The Sodden Misogyny of the Military (and other Maladjustments)

During the late 1980s, I served overseas in the United States Army in what was then West Germany.   I was eighteen when I went in and twenty-one when I left.

I understood that, as a traditionally masculine enterprise, there would be some hazing and pushing of my physical and emotional endurance. That was my official, structured indoctrination.

The unofficial indoctrination was thorough and pervasive misogyny, from the very top brass to the lowliest grunt.  I’m not saying that everyone behaved like a Neanderthal.  I’m saying that it was unavoidable, like sunrise and sunset.  I admired the few women I encountered.  They seem to have been tested and toughened in ways that might have broken me.

One of my commanding officers in basic training was sexualized and the focus of aggressive, dehumanizing gossip on a regular basis by many of my fellow basic trainees.  This was all done behind her back, of course.  To her face, it was always “Yes, ma’am” or “No, ma’am.”

The few women billeted to our barracks in West Germany had separate lodging facilities.  They always seemed uncomfortable to me.  Some of the male soldiers tried to strike up “romantic” relationships with them.  I watched a few of the women have casual conversations, but nothing on their end that I would determine romantic in any way, shape, or form.

There was an unceasing, unrelenting focus on trying to fuck women — who was doing it, how men were frustrated that they weren’t doing it as much as they wanted, why you weren’t really a man if you weren’t always up for it, et cetera, ad nauseum.  I remember one soldier, considered to be a virgin, being relentlessly hounded about losing his cherry.  Others bragged about hiring a sex worker to get him laid.  None of it ever seemed to take his wants or wishes into account.  It was expected, therefore you were expected to go along with the hazing, consent be damned.

Oh, and one soldier was arrested for murdering a German sex worker of color.  On the flyers posted throughout our barracks, her grainy head shot was plastered on what looked like a mannequin’s body.  That always gave me nightmares, like the authorities were looking for a half-human doll instead of an actual person.  When the military police finally came to make an arrest, was it one of the muscular, typically masculine soldiers you would suspect would do such a thing?  No, it was a thin, unassuming sort of man you’d think couldn’t harm a fly.  That I had no idea who I roomed and worked with or what they were capable was a stark and shocking realization.  I never saw anyone attempt sexual assault/rape, but I thoroughly believe The Invisible War is 100% accurate.

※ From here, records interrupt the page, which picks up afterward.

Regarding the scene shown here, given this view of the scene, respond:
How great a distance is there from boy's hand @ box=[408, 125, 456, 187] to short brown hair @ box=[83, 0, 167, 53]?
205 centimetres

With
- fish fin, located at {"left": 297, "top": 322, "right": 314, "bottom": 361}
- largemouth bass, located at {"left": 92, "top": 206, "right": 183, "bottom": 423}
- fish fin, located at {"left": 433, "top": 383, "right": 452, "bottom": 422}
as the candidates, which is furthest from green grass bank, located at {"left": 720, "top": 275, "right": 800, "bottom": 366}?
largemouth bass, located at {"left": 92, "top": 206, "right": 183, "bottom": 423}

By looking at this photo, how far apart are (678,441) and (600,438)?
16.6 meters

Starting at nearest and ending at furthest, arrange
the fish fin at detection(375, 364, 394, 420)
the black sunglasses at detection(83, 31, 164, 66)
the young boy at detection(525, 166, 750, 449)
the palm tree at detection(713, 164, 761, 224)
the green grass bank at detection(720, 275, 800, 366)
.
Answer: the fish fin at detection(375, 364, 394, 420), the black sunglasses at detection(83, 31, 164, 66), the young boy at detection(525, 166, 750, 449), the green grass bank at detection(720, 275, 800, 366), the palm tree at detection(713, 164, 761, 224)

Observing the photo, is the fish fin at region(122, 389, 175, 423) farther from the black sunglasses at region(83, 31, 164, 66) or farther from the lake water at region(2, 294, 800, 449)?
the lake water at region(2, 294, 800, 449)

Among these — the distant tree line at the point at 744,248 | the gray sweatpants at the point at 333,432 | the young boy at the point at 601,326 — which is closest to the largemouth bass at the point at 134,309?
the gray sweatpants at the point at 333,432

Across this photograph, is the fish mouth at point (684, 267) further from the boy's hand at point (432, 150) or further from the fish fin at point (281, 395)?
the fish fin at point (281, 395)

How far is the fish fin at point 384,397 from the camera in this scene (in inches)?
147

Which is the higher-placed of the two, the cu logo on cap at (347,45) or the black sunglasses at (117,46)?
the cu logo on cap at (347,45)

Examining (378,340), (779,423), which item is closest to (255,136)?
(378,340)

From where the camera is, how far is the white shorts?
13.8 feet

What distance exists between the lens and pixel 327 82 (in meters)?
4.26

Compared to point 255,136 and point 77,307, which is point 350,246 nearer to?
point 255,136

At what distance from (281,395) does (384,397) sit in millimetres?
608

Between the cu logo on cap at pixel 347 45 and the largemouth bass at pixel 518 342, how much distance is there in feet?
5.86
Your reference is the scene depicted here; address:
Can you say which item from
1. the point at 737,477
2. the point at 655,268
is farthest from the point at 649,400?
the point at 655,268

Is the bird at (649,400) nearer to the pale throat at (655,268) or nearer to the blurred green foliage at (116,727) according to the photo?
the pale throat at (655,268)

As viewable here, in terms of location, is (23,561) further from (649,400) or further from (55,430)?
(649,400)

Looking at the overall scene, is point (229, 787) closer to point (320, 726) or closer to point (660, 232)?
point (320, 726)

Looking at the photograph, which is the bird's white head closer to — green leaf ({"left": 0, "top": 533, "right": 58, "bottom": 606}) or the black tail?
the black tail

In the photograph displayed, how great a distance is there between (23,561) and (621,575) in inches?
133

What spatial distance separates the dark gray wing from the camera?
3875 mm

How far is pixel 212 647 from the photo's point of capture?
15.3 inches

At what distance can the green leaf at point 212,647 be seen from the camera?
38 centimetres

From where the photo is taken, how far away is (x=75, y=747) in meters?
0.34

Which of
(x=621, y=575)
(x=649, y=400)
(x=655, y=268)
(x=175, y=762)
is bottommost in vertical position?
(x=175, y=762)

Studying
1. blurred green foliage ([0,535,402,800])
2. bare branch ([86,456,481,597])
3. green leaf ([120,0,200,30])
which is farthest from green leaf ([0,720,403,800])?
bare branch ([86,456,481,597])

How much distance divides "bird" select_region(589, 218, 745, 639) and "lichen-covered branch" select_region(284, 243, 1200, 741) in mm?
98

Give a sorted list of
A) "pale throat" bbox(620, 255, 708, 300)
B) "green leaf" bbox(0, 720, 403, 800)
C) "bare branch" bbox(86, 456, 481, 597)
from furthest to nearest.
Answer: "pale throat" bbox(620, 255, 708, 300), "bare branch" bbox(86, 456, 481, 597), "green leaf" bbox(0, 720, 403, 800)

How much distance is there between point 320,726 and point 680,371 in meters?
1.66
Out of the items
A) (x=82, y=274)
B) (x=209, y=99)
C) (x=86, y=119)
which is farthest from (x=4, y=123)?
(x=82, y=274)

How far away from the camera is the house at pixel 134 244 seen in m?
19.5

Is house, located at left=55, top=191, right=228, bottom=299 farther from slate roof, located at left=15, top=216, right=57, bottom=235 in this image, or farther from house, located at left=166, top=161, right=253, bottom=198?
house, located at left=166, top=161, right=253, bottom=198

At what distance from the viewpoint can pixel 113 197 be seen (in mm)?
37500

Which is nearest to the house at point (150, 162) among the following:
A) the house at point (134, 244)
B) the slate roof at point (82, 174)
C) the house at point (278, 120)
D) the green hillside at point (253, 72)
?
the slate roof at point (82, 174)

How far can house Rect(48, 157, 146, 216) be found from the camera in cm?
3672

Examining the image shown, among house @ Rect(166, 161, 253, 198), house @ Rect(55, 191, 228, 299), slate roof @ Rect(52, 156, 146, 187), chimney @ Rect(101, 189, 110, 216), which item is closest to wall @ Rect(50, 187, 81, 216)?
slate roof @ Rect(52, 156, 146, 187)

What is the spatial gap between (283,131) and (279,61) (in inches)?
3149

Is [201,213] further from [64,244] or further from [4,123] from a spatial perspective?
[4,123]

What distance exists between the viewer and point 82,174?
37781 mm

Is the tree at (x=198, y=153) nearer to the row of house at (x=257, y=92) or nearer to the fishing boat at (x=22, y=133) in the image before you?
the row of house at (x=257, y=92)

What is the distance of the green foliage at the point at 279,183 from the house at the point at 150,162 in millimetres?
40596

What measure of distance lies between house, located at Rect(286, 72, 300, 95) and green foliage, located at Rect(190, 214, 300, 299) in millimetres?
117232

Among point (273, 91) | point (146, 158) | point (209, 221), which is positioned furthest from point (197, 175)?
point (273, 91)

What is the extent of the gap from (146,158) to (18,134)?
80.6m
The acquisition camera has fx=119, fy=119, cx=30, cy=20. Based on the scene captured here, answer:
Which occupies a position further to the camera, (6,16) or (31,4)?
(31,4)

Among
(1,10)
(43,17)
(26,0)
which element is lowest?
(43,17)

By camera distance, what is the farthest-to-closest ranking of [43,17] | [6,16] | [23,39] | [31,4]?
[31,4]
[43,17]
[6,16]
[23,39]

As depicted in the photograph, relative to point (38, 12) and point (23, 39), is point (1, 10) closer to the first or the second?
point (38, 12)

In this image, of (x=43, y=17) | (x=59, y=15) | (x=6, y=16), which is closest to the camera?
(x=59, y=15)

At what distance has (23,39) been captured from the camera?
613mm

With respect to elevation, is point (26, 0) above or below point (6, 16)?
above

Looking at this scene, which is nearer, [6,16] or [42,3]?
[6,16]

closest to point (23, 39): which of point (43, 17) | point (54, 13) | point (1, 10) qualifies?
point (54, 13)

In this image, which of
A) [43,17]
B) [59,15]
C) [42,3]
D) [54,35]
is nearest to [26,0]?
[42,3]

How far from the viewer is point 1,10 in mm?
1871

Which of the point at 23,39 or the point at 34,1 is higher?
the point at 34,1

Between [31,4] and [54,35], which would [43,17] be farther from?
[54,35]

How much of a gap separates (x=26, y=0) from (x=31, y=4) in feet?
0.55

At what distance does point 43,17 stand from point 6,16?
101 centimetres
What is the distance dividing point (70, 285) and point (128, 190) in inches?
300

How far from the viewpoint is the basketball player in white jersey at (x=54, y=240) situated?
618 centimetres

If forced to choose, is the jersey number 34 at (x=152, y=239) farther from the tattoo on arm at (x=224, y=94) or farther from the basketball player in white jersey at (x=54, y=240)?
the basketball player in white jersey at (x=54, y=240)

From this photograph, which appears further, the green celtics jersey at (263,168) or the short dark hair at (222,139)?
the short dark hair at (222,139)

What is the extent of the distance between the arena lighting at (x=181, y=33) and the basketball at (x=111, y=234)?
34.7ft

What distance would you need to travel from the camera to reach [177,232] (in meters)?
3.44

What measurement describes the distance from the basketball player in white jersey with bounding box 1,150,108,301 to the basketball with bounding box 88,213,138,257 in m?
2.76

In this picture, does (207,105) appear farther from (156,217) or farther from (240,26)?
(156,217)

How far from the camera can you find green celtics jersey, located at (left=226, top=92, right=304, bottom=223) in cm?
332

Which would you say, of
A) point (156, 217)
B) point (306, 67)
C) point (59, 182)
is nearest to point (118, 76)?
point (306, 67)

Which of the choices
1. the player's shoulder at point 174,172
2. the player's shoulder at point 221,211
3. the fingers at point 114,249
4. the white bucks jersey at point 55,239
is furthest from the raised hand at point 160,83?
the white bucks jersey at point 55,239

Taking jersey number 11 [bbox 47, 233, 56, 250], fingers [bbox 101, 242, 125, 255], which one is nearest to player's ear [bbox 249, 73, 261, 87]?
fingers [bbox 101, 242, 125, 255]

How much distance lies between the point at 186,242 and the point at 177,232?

This happened on top of the casual racism.  I’d never met a white person that casually called my people “niggers” in front of me, but I worked with a man who did so.  It wasn’t even what I would determine hostile.  He just thought us black folks were a lower sort as compared to whites (not, mind you, me, one of the “good ones” in his estimation).  That sort of thing was pretty commonplace.  Have you seen the opening sequence of Full Metal Jacket?  Yeah, that’s what it was like but without the screaming: just a bunch of good-natured dismissal of my total humanity.

And let’s not forget the drinking.  Friday nights before the weekend were alcohol-laden escapes from boredom, regret, and desperation.  A good many of the people there probably didn’t want to be there, and when you added German booze (with a higher alcohol content than U.S. brands, with newly-minted adults away from home, probably for the first time in their lives) on top of that … well, nothing good ever happened in that kind of situation.  One of the NCOs in my platoon woke me one night to watch one of the new privates I worked with lose his shit in an alcoholic frenzy.  I guess my NCO thought I would help him, but I just went back to my room.  As far as I was concerned, that guy was a full grown man responsible for himself.  Oh, my colleague who thought of my people as niggers?  Yeah, he tried to pull me out of the top bunk I was sleeping in once, calling me a faker, not a real man, etc.—real chest-thumping, machismo horseshit clouded by intoxication.  I woke up to the smell of a pool of his own vomit (that he never cleaned up).

Now maybe the various American armed forces have gotten their act together since I’ve left (nearly thiry years ago).  Maybe my battery was an anomaly.  But I wouldn’t be surprised if nothing has changed much.

Needless to say, I don’t drink or abuse drugs (legal or otherwise).  I didn’t before I went in to the Army and I saw absolutely nothing there that looked even remotely fun.  I don’t have a problem with those of you that can handle the occasional beer, glass of wine, or joint responsibly.  Drinking just never appealed to me, and I consider high and drunken behavior actively repellent.  I’m also pro-feminist and anti-bigotry, so whatever kind of man the military was trying to mold me into didn’t take.